By the age of 50, about half of all males experience pattern hair loss. Many struggle to plug the dike with things like minoxidil treatments or hair transplant surgery (I’m looking at you, Nicolas Cage).

I fall into the camp that has little to lose outside of the hair. I remember laughing at my older brother as he began to lose his after college. He had walked through life as a perfect physical specimen before mortality touched his hair follicles. He experienced a brief rough patch before shaving the rest and revealing a perfectly-shaped head, rocking the look like Michael Jordan or Bruce Willis.

People like me never breathed that same rarefied air when it came to physical beauty. I never had the classic good looks of the rest of my family, so losing my hair was like losing a contact lens — inconvenient, but hardly enough to ruin my day. In fact, I decided to go ahead and shave my beard at the same time. When I looked in the mirror, I realized I now looked like a thumb a child had drawn a face onto. It still didn’t faze me.

I wasn’t ready for the fact that now I can suffer sunburn simply by walking out in the cold, getting cold much more quickly and often, and instantly having people mistake me for Daddy Warbucks without the cash (or Annie).

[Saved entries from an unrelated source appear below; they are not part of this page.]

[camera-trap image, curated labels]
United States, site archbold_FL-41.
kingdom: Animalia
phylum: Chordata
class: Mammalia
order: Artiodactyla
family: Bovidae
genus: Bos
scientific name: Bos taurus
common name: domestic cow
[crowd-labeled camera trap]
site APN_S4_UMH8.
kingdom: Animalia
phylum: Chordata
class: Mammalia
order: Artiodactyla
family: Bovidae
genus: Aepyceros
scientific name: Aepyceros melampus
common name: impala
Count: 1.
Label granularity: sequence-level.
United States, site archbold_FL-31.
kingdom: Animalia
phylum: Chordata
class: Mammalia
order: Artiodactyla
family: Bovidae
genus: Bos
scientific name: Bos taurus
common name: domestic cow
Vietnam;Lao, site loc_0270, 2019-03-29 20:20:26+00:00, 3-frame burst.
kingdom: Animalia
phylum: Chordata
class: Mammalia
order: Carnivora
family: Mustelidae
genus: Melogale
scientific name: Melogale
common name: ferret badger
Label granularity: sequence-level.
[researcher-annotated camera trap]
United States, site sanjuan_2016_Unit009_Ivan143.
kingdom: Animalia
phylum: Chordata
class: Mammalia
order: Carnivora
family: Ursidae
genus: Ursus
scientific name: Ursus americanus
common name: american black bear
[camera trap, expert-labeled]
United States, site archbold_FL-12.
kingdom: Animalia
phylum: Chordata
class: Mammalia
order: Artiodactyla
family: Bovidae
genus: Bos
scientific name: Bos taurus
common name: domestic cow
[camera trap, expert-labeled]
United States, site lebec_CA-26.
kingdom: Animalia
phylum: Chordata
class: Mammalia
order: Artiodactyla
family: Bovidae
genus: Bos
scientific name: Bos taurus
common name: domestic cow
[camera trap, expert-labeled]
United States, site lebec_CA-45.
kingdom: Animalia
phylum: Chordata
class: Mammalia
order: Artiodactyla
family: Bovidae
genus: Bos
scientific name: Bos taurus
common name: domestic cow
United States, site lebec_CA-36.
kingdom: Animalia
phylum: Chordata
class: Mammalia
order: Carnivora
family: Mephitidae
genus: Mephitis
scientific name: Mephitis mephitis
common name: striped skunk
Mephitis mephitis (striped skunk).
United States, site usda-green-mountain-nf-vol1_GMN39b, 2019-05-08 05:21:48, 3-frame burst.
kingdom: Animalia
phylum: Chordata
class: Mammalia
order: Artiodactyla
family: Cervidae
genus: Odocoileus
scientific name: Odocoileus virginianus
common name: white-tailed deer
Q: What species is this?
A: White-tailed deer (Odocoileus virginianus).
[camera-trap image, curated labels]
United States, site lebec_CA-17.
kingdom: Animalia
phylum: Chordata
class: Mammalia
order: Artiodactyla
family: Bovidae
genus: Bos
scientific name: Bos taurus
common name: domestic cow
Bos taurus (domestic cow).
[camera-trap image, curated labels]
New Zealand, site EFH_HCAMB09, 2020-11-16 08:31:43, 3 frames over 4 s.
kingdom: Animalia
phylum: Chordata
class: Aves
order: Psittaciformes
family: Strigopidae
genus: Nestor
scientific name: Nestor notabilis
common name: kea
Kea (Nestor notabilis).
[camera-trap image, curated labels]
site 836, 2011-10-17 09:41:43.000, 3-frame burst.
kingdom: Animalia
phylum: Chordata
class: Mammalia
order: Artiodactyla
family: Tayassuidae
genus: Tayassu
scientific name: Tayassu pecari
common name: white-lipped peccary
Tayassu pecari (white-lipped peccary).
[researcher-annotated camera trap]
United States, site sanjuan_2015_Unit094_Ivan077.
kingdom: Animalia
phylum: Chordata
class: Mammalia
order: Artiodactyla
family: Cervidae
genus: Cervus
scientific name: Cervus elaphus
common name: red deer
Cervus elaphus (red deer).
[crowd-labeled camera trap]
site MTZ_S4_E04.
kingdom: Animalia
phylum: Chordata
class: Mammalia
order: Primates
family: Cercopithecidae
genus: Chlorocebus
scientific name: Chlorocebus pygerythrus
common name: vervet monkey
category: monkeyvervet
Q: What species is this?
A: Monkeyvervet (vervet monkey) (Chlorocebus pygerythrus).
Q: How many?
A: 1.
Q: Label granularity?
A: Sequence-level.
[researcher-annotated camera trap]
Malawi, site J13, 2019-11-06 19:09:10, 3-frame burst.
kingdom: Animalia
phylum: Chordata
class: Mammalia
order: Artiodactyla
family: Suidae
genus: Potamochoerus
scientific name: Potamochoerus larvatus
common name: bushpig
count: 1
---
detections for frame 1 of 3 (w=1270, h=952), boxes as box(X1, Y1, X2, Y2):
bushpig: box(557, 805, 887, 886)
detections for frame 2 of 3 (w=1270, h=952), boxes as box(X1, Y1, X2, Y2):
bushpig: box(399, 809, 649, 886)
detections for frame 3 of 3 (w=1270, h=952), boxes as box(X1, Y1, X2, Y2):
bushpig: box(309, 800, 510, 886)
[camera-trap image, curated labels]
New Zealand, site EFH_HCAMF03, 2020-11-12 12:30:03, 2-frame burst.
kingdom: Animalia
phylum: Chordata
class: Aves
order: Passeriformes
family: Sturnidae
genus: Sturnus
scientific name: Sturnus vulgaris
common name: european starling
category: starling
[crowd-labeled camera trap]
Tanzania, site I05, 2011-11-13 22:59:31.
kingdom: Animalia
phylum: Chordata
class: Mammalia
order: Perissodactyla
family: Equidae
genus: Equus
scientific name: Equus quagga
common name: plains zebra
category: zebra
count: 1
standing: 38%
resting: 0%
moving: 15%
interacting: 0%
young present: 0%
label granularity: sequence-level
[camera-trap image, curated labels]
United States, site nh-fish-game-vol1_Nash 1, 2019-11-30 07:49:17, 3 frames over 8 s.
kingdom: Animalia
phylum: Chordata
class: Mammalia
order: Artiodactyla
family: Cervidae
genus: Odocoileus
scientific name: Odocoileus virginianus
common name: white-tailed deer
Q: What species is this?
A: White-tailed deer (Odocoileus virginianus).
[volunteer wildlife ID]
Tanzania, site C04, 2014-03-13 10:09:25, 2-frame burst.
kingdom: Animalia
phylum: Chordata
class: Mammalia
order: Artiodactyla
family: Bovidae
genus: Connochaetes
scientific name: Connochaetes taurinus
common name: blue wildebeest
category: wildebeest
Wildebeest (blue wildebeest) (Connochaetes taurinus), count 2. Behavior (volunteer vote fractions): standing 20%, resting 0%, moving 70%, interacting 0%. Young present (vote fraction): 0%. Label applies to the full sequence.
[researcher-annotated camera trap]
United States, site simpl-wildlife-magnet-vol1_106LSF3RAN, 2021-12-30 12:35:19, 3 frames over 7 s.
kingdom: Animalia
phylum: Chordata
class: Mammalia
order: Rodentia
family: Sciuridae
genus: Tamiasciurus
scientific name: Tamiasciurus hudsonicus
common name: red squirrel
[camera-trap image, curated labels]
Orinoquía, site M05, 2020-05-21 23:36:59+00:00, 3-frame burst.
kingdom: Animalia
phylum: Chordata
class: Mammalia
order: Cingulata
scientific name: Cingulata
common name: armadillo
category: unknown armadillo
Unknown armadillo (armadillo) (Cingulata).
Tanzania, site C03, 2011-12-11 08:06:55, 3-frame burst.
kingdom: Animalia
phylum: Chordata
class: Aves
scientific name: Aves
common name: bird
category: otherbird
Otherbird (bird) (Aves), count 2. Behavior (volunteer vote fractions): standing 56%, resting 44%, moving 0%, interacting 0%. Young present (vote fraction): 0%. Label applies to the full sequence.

I did struggle over whether to keep the beard, because a bald head and an unanchored beard is a tough look to pull off. Where do you stop the hair: above the ears, below, with a fade into the chin? It could be the difference between looking like Jasan Statham or Zach Galifianakis from Hangover 3.

Mainly, shaving it all off required a lot of research into the mysteries of electric razors, pre- and post-shaving lotions, and the stemming of blood that made the back of my head look like I’d just survived being thrown through a plate glass window. I’d forgotten how much time is involved in the daily shaving ritual, and I’m rethinking whether this is sustainable without a transfusion.

Thankfully, I’m not planning on following the suggestion of a few friends that I should try continuing with the manscaping further down south. There are some places that need to remain wild and free.